[cip-dev] [CIP Core] Criteria for prioritizing security fixes in Debian LTS

[cip-dev] [CIP Core] Criteria for prioritizing security fixes in Debian LTS

[Daniel Sangorrin]

Hello Ben,

As platinum-level sponsors of the Debian LTS, we (CIP members) can provide a list of packages that we rely on and that should be prioritized in terms of security support.
[Note] The list of packages from each member can be found here:
Ref: https://docs.google.com/spreadsheets/d/1hrhYnDYSxeA-ZXaHB329-CzgY8H4H5iHXP1AeFFdJDc/
[Note] The list can be updated at any time (by notifying deblts at freexian.com)
[Note] The votes will be weighted by the amount of money contributed.
[Note] The Customer recognizes that this contract is a best-effort contract

During the Open Source Summit in Japan, we discussed about how to prioritize those packages. I proposed to create a set of criteria and Agustin mentioned that it would be a good idea to have you (Ben) evaluate these criteria and its impact before attending to DebConf. 
[Note] Based on your feedback, CIP will decide to contact the Freexian leads before the DebConf or not.
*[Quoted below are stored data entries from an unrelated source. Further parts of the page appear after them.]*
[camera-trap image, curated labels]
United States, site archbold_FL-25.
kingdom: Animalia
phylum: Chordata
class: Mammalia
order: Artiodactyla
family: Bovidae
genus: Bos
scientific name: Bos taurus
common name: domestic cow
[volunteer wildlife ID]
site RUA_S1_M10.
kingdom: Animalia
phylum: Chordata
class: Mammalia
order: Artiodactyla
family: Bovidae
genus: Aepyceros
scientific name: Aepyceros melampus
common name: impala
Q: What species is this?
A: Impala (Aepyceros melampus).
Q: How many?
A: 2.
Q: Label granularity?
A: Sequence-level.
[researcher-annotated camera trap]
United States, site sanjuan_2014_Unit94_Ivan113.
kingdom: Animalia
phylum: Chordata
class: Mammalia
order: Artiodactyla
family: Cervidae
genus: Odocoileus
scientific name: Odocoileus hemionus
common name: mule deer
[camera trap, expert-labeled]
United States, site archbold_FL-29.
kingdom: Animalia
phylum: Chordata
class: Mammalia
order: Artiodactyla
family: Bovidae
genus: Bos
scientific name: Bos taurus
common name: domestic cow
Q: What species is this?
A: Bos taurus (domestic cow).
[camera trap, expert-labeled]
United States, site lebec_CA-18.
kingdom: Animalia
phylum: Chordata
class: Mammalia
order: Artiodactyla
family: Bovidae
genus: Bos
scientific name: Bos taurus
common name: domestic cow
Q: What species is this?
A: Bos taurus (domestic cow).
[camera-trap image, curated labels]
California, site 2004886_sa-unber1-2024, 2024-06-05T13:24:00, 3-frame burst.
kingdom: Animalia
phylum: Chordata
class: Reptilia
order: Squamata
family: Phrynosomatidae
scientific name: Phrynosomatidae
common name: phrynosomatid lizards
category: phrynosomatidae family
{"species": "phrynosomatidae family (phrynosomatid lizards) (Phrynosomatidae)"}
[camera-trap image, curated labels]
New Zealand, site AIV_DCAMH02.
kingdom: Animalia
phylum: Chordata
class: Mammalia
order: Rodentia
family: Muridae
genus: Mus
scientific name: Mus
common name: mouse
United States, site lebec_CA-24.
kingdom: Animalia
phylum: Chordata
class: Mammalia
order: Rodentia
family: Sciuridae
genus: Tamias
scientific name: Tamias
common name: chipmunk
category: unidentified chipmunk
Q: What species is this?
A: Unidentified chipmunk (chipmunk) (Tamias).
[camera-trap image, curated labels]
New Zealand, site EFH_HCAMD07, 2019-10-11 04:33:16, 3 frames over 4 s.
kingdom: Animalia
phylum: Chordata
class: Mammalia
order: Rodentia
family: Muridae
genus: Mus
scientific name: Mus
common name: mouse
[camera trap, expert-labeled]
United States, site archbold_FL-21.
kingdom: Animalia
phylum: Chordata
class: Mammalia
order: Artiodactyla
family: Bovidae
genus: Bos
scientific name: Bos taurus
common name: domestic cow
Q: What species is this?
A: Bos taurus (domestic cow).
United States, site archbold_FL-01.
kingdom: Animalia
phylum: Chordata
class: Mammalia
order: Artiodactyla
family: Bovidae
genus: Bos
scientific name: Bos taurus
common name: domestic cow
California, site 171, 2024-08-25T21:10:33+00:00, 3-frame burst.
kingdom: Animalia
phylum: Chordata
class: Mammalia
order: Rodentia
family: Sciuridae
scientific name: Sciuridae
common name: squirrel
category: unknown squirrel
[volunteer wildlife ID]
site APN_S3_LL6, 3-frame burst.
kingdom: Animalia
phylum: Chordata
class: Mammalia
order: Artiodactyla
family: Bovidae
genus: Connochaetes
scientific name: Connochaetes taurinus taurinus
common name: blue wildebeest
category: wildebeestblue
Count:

Without further delay, I would appreciate it if you reviewed the criteria below to prioritize security fixes:
1)  Packages that are popular among members' package lists
	[Rationale] popular packages are often the target of exploits
	- Examples: bash, busybox[-static], zlib, sqlite3, iptables, net-tools, libcap2, util-linux, dropbear, libsqlite3, tzdata
2) CVEs with high "base score", high "impact score", 
   high "exploitability score", and low "attack complexity"
	[Rationale] these CVEs usually refer to bugs that are easy to exploit
	or have a high impact.
3) Network software (CVEs with "Access Vector (AV): Network")
	[Rationale] bugs that can be exploited remotely are the most dangerous
	- Network servers examples: apache2, nginx, openssh-server, openssh-sftp-server,
	  tftp-hpa, postgresql, nfs-kernel-server, strongswan, netcat,vsftpd
	- Network libs examples: libssh, libssl, zeromq3, libsocketcan, net-snmp,
	  libnet, libnss, openldap, openvpn, libcurl..
	- Network clients examples: openssh-client, sshpass, ntp, wireless-tools,
	  wget, obexftp, iproute2...
	- Update software examples: apt, unattended-upgrades...
4) Security software
	[Rationale] LSM modules, encryption, and authorization are the
	foundation of a security-hardened system
	- Examples: apparmor, libseccomp, libselinux, *crypt*, libnettle4, libkeyutils1, tpm2-tools, pam, login, passwd, pwauth, xauth, libsasl, php-auth, shadow, sudo...
5) Language runtimes/compilers
	[Rationale] they are common to many applications.
	- Examples: gcc, libc, libstdc++, lua, nodejs, openjdk, perl, python, tcl...

Best regards,
Daniel Sangorrin

[cip-dev] [CIP Core] Criteria for prioritizing security fixes in Debian LTS

[Ben Hutchings]

On Fri, 2018-07-20 at 17:20 +0900, Daniel Sangorrin wrote:
[...]
> Without further delay, I would appreciate it if you reviewed the
> criteria below to prioritize security fixes:

The criteria make sense to me.  I have a few points:

> 1)??Packages that are popular among members' package lists
> 	[Rationale] popular packages are often the target of exploits
> 	- Examples: bash, busybox[-static], zlib, sqlite3, iptables, net-tools, libcap2, util-linux, dropbear, libsqlite3, tzdata
> 2) CVEs with high "base score", high "impact score",?
> ???high "exploitability score", and low "attack complexity"
> 	[Rationale] these CVEs usually refer to bugs that are easy to exploit
> 	or have a high impact.
> 3) Network software (CVEs with "Access Vector (AV): Network")
> 	[Rationale] bugs that can be exploited remotely are the most dangerous
> 	- Network servers examples: apache2, nginx, openssh-server, openssh-sftp-server,
> 	??tftp-hpa, postgresql, nfs-kernel-server, strongswan, netcat,vsftpd
> 	- Network libs examples: libssh, libssl, zeromq3, libsocketcan, net-snmp,
> 	??libnet, libnss, openldap, openvpn, libcurl..
> 	- Network clients examples: openssh-client, sshpass, ntp, wireless-tools,
> 	??wget, obexftp, iproute2...
> 	- Update software examples: apt, unattended-upgrades...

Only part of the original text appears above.